**Text shown**:
During the year, we continued to invest in our digital platform to make it easier 
for customers to do business with us. This reflects how the world is changing 
as increasingly people use cards and online and mobile transactions instead of 
cash. We are well progressed in creating a fully functioning digital bank.

Our customers’ expectations about what 
they want from banking are increasingly 
shaped by their interactions with other 
service providers. This is causing us to 
think deeply about how to provide our 
services in a different and differentiated 
way. We have invested in technology to 
deliver better services through digital 
innovation, and in capability in order to 
re-engineer our processes. The outcome 
is that we can consistently deliver better 
customer experiences.

Our strategic direction 
is empowered by 
increased use of 
customer research 
panels, which help 
us to initiate new 
products and services 
in a timely and 
effective manner.

**Data extracts**:
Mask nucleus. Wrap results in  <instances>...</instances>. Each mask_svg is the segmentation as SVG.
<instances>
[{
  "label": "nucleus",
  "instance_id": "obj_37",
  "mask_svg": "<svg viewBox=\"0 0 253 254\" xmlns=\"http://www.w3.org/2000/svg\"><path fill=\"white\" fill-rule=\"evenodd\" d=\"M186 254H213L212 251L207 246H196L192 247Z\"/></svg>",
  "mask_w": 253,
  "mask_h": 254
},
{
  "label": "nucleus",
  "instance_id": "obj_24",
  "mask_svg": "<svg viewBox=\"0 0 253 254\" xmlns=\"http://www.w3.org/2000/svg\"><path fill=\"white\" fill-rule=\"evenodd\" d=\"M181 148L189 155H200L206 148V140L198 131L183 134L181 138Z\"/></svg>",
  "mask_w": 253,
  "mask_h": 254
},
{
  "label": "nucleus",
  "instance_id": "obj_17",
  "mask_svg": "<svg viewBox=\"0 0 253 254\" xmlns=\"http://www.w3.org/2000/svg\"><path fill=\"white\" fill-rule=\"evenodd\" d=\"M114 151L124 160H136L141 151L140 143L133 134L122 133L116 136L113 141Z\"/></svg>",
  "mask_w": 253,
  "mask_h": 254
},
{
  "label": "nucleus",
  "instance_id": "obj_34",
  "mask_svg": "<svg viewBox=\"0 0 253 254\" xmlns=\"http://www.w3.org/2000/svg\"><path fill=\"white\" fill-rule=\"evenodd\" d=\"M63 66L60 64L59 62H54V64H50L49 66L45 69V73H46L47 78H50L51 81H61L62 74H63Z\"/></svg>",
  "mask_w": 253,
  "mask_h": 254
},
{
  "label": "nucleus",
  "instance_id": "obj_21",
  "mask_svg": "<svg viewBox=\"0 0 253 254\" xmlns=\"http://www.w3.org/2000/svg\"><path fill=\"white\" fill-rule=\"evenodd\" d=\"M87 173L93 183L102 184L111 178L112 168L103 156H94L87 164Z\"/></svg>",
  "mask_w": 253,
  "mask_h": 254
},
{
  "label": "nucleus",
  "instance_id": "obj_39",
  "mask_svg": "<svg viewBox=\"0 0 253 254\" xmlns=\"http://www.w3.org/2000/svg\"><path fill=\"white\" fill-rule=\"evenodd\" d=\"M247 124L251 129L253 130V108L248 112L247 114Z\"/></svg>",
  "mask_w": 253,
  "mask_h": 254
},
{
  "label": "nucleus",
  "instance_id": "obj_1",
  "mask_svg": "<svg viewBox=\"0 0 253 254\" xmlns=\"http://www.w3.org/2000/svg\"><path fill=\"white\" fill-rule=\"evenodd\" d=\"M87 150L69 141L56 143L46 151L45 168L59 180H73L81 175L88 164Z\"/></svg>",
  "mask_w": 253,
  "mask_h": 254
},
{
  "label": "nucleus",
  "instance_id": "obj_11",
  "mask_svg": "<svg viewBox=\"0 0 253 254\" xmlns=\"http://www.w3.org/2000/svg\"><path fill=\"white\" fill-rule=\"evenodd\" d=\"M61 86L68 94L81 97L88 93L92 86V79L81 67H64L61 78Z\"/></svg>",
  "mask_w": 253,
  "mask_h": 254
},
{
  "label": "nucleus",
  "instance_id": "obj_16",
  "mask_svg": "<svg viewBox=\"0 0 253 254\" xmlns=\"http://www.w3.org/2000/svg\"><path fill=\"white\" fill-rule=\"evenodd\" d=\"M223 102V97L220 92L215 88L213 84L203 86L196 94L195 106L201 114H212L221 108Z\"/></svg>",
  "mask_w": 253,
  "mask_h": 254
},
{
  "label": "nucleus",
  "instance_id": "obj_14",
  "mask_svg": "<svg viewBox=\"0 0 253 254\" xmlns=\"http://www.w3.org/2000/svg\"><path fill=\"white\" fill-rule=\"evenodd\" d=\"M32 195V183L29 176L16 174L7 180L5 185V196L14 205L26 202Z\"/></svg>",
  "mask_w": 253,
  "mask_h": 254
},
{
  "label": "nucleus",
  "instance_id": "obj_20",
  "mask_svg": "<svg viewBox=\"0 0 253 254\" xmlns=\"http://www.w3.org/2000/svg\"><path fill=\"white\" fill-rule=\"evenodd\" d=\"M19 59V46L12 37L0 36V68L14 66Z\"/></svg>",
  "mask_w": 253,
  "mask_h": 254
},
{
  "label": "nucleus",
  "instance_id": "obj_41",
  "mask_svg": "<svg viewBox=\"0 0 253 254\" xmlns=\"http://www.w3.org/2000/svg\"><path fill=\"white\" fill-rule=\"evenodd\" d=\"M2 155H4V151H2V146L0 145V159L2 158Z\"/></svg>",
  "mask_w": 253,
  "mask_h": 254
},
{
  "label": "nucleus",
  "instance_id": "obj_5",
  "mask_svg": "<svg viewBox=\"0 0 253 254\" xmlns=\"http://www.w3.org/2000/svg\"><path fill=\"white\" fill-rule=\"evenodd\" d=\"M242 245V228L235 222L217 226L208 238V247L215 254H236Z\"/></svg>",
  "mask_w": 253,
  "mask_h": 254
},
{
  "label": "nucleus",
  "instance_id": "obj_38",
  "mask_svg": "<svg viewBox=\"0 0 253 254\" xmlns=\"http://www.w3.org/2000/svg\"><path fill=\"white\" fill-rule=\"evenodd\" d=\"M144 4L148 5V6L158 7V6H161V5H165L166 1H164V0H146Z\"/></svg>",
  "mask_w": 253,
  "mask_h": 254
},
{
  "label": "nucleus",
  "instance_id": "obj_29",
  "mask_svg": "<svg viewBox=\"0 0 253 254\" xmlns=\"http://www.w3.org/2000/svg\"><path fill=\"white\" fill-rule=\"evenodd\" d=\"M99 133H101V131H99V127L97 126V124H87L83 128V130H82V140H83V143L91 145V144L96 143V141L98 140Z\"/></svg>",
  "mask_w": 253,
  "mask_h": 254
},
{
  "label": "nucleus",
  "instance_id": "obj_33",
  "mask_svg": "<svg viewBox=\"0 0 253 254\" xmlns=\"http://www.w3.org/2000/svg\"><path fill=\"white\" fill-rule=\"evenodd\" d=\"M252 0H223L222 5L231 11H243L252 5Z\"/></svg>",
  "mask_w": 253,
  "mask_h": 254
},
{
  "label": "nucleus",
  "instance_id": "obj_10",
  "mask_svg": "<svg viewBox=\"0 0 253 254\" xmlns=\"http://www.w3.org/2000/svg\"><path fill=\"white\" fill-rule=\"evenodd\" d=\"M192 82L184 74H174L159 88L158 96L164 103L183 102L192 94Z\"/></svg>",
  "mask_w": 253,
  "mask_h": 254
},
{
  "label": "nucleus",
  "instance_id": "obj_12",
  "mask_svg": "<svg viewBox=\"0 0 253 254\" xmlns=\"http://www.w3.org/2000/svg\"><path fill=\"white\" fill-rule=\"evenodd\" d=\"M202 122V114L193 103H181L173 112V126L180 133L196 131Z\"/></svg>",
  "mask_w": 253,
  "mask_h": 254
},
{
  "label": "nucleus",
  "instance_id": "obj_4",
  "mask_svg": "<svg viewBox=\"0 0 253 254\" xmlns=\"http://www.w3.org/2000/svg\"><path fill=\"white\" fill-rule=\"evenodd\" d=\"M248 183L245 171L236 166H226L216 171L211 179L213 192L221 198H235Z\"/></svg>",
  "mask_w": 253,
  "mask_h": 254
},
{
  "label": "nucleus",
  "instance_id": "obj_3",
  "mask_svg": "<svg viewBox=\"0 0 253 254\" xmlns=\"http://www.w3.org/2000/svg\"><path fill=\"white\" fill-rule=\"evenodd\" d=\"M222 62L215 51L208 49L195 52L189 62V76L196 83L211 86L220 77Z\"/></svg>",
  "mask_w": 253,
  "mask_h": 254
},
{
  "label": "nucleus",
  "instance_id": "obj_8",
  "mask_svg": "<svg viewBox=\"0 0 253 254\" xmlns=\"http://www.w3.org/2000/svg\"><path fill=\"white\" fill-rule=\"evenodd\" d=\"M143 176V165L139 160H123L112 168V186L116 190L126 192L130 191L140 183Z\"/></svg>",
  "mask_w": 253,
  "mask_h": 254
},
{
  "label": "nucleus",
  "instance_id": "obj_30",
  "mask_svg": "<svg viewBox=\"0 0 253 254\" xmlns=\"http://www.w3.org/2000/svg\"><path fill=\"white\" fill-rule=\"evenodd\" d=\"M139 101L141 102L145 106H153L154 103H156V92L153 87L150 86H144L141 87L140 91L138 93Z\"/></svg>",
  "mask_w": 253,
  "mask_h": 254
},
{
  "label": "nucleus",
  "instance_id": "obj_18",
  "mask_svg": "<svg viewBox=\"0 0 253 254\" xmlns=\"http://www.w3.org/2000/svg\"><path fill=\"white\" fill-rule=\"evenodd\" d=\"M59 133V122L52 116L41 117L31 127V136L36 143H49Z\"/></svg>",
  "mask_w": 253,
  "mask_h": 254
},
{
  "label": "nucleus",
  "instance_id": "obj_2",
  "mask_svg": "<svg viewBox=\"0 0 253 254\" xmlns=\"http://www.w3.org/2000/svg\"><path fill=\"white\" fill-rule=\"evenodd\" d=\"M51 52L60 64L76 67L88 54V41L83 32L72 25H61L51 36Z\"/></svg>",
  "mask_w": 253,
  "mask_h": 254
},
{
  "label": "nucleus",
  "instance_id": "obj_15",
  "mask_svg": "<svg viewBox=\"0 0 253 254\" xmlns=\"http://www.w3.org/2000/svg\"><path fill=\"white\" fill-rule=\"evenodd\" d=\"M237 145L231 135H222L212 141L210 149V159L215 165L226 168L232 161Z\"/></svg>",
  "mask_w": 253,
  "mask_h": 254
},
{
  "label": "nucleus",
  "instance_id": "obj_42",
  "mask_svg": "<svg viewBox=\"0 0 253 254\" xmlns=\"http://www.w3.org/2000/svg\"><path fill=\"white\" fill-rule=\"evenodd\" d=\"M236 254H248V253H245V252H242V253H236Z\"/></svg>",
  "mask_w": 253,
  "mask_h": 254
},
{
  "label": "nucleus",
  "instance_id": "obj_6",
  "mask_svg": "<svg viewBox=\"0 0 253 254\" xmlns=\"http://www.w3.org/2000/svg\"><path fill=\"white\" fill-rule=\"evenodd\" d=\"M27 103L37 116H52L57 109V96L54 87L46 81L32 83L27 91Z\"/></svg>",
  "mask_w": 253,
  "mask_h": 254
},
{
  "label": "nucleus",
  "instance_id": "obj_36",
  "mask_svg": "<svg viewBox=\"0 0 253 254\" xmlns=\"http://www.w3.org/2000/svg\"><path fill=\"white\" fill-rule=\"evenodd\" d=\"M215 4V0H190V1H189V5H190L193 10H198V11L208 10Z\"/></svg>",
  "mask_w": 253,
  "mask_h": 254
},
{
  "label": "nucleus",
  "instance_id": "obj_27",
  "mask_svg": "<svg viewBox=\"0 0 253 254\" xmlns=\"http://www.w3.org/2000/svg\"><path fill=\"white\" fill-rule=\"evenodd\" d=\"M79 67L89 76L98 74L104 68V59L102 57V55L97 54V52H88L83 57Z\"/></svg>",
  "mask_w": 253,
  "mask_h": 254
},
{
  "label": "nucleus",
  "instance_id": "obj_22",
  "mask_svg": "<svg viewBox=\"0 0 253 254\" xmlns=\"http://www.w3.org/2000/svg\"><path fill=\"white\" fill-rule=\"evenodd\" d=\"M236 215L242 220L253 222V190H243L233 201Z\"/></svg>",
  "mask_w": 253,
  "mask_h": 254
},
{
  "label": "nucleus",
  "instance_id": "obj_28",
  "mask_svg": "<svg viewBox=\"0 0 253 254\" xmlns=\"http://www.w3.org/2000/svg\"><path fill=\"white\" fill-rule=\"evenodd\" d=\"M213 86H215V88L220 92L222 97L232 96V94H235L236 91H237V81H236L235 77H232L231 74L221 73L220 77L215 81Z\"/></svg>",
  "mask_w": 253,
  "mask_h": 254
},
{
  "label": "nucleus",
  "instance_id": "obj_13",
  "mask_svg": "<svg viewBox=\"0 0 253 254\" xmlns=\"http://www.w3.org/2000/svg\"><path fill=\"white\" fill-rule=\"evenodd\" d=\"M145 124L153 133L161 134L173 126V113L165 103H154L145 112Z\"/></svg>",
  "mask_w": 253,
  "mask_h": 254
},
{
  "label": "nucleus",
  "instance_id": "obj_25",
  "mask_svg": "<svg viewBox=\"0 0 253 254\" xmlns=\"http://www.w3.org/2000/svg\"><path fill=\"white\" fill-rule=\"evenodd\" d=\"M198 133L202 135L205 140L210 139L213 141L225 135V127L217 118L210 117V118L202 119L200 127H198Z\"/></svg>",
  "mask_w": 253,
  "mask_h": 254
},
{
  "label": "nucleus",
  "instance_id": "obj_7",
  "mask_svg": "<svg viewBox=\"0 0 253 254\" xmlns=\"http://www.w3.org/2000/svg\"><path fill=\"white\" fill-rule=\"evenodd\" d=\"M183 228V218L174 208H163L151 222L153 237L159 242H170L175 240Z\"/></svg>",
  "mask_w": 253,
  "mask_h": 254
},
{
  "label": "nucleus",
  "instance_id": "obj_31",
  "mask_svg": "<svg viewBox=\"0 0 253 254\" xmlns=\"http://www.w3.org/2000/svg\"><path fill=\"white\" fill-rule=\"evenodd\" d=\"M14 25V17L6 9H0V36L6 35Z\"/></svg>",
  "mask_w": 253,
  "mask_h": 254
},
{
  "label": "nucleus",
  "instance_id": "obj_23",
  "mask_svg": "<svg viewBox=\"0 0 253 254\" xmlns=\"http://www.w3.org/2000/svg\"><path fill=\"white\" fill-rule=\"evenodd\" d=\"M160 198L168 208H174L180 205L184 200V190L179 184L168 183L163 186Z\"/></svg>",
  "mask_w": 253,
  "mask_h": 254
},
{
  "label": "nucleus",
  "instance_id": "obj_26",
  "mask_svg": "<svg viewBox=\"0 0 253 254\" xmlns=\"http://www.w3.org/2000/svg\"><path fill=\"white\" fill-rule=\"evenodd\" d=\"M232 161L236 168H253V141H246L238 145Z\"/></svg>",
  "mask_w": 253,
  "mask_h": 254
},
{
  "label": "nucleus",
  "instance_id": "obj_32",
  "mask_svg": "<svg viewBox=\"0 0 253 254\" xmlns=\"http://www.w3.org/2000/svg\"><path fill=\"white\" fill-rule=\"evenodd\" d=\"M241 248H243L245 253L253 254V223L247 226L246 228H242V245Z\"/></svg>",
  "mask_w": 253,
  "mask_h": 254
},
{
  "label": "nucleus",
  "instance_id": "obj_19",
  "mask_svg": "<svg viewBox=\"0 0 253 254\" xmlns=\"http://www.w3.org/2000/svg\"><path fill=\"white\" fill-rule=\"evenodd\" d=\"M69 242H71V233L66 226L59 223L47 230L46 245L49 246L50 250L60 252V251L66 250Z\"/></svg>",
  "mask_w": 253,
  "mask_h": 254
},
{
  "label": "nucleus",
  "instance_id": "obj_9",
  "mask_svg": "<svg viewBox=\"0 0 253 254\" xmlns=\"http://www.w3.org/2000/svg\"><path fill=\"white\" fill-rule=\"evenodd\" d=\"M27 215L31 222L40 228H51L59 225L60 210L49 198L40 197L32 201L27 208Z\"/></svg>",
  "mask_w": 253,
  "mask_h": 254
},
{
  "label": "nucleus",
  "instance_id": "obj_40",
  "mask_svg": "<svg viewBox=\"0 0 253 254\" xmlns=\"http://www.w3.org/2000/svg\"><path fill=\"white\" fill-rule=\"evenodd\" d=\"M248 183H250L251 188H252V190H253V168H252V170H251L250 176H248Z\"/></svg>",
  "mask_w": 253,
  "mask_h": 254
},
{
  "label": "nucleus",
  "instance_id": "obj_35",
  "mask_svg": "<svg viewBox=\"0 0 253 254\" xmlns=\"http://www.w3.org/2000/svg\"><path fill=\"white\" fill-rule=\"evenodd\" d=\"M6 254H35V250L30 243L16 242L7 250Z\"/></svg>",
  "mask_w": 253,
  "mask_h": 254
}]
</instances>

**Your task**: Write the next part of the text on the bank's digital platform, starting after its last sentence. The items aren't needed for this.

**Result for this exercise**:
In the 2018 financial year, we experienced 
a 280% growth in bank accounts opened 
online following the introduction of a 
range of new accounts for customers, 
including an Everyday and eSaver 
account. During the year, customer 
deposits increased to $3.3 billion. 

The introduction of online origination for 
personal loans, transaction accounts and 
term deposits now allows customers to 
apply for products in real-time, online. 

We continue to refine our offering and 
soon will launch new services including 
online origination for home loans and new 
deposit products including a monthly 
fee-free transaction account as well as a 
bonus saver account.

Our platform has enabled us to extend 
services beyond the traditional branch 
network and we have focused on building 
scale across Australia’s eastern seaboard. 
We are passionate about helping 
customers and supporting them with 
outstanding service, including through 
our new contact centre system which 
has expedited services and significantly 
reduced customer contact centre call 
waiting times by 80%. 

We continued to build scale and our 
home loan book grew from $4,076 million 
to $4,358 million during FY18.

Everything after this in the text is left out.